I'm with Don on this issue, that's the first thing that jumped out at me. It cannot be ignored. If the breaker feeding the water heater is 30A, the wires to the transformer must be 30A rated and that transformer must be listed to be protected by a 30A OCPD, which is highly doubtful. In my opinion there must at the very least be a fuse in the circuit to protect it at a lower level.

J-box with a splitter block, through wires to the heater, tap off with 240V for the transformer to a fuse (or smaller CB). It would entail a much bigger box.


----------



## piperunner (Aug 22, 2009)

*Wow*

Well iam just a old electrician but what rust i know a water heater in my house has a glass tank .

My copper pipe is now pcvc so it doesnt rust but heres some advice make sure you hook up the anode the correct way or you will have a bubble bath with Hydrogen .

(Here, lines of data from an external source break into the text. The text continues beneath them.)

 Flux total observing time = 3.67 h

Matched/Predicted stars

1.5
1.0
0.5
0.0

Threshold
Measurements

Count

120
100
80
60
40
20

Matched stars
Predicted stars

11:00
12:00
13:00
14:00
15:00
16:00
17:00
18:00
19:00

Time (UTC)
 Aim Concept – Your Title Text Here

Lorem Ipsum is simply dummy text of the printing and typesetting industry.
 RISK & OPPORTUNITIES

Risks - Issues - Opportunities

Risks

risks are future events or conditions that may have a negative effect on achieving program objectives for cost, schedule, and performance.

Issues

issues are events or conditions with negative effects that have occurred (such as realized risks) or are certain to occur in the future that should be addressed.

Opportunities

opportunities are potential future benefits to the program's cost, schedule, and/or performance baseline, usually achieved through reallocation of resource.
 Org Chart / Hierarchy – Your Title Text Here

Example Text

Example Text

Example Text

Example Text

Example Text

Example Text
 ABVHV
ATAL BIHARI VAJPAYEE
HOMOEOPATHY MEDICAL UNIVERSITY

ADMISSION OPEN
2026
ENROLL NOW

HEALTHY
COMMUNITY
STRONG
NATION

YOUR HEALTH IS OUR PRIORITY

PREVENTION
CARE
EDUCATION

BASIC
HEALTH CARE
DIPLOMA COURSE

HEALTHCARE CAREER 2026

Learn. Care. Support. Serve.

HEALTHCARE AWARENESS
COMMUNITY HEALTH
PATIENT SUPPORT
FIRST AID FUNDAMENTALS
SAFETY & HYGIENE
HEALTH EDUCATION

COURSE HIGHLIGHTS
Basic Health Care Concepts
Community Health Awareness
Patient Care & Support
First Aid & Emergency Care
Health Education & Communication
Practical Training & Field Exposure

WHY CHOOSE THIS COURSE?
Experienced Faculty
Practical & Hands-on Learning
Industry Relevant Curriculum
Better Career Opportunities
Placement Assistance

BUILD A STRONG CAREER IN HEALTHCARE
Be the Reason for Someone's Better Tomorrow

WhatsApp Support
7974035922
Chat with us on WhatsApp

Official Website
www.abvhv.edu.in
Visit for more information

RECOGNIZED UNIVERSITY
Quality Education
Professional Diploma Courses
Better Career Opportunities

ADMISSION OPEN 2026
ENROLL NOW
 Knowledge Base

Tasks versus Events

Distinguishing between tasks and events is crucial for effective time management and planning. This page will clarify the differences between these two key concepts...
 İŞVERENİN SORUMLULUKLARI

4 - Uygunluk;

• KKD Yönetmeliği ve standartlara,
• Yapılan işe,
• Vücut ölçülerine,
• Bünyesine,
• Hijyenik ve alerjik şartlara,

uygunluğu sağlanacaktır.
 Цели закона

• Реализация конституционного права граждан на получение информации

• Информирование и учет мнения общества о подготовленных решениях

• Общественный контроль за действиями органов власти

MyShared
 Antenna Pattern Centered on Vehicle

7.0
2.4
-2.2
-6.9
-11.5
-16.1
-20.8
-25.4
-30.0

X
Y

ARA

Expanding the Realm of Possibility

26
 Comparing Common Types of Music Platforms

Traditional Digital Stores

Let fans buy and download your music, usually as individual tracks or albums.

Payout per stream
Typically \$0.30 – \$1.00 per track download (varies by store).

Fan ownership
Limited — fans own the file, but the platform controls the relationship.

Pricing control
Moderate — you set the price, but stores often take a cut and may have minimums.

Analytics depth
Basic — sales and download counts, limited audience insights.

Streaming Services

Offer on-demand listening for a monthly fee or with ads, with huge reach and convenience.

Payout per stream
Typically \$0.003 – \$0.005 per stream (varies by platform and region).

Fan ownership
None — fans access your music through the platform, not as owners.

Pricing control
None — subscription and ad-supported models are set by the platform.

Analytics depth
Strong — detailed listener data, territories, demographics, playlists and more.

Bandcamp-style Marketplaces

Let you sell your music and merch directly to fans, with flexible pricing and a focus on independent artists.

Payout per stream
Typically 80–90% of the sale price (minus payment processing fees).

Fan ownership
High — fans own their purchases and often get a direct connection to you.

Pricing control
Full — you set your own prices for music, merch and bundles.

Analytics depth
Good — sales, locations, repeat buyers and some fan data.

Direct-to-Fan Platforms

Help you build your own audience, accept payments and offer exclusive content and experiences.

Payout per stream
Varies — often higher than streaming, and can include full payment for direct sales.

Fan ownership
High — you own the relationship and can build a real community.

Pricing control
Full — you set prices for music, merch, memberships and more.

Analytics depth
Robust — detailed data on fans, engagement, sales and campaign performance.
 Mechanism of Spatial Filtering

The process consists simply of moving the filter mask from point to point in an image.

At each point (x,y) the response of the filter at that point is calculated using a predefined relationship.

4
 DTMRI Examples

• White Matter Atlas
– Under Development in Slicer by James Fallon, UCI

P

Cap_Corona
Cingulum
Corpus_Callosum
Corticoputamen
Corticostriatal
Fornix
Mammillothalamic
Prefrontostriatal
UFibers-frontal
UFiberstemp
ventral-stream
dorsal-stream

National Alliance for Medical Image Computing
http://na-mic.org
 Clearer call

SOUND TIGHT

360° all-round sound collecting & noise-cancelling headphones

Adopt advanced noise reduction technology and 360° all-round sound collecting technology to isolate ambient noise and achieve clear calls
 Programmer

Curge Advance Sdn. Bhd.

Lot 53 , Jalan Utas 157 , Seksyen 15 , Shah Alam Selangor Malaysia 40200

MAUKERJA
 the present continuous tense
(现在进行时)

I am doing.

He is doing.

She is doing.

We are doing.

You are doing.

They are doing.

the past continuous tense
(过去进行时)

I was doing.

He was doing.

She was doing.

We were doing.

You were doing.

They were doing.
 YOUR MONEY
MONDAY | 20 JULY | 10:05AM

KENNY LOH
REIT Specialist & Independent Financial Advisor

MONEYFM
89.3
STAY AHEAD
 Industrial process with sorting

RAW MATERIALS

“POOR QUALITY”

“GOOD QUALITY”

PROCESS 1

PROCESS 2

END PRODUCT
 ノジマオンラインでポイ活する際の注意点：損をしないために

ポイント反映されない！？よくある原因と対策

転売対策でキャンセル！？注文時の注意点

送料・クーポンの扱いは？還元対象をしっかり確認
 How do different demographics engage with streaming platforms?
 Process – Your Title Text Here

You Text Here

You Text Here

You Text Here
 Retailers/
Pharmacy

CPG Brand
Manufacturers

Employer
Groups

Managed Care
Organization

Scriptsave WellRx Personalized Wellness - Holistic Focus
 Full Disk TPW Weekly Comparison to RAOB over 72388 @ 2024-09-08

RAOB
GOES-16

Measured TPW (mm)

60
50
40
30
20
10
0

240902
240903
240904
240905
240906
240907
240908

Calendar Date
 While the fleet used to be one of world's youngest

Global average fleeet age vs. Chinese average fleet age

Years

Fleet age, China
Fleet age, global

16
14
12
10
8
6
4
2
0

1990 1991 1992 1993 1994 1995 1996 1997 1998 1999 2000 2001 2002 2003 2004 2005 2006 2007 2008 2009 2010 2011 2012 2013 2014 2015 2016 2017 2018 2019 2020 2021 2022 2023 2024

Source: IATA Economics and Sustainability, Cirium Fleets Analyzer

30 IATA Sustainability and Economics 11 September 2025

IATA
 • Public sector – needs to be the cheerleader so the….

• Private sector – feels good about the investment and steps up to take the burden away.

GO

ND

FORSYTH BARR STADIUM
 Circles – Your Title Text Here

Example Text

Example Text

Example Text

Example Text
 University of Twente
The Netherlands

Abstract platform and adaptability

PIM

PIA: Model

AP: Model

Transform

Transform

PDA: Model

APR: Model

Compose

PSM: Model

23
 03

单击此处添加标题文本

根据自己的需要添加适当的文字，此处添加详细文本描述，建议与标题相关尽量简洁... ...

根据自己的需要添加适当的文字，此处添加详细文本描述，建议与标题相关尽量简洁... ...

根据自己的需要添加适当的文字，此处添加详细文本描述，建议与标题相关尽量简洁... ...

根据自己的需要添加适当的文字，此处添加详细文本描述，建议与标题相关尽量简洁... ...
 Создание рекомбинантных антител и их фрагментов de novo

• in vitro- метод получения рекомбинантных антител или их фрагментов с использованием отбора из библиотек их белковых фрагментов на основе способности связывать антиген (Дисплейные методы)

By the time my water heater rust out i can buy 200 of your transformers and maybe a water heater in a life time .

What a waste of watts .


----------



## oliquir (Jan 13, 2011)

in my city average life of water heater is about 7 years before they perforate , in other city it is over 30 years


----------



## piperunner (Aug 22, 2009)

oliquir said:


> in my city average life of water heater is about 7 years before they perforate , in other city it is over 30 years


Wonder why that is must be high minerals in the water if thats the case maybe a soft water filter thats what folks use in florida we have a high sulfur issue here. 
Maybe a ground issue 

Guess theres different problems in other parts of this world .


----------



## Southeast Power (Jan 18, 2009)

oliquir said:


> Hi i have a particular projects that will be installed as the picture below. Supply is 240V 30A breaker for a water tank heater (no neutral avalable), nmd cable is 10/2 and the small 240V transformer at top (it is cULus and has internal fuses) has a sjtw 18/2 input wire rated at 10 amps.
> 
> I know the sjtw cable is not rated at 30 amp, but as i look in CEC it enters into exception list and it is just about 1m long and is able to withsand 1/3 of breaker capacity.
> 
> ...


I would say that if you did your homework as far as the installation exception is concerned and it is code compliant, why would you need to have an ITL approval for the installation?


----------



## Shockdoc (Mar 4, 2010)

The manufacturer should produce them mounted on a plate so they can be mounted directly to a box with no SJ cord, kind of like a honeywell 24v 40 va transformer.


----------



## oliquir (Jan 13, 2011)

finally since it would not pass CEC for rule 25-750-4, we will modify some water heater inside them and will apply for special csa inspection.


----------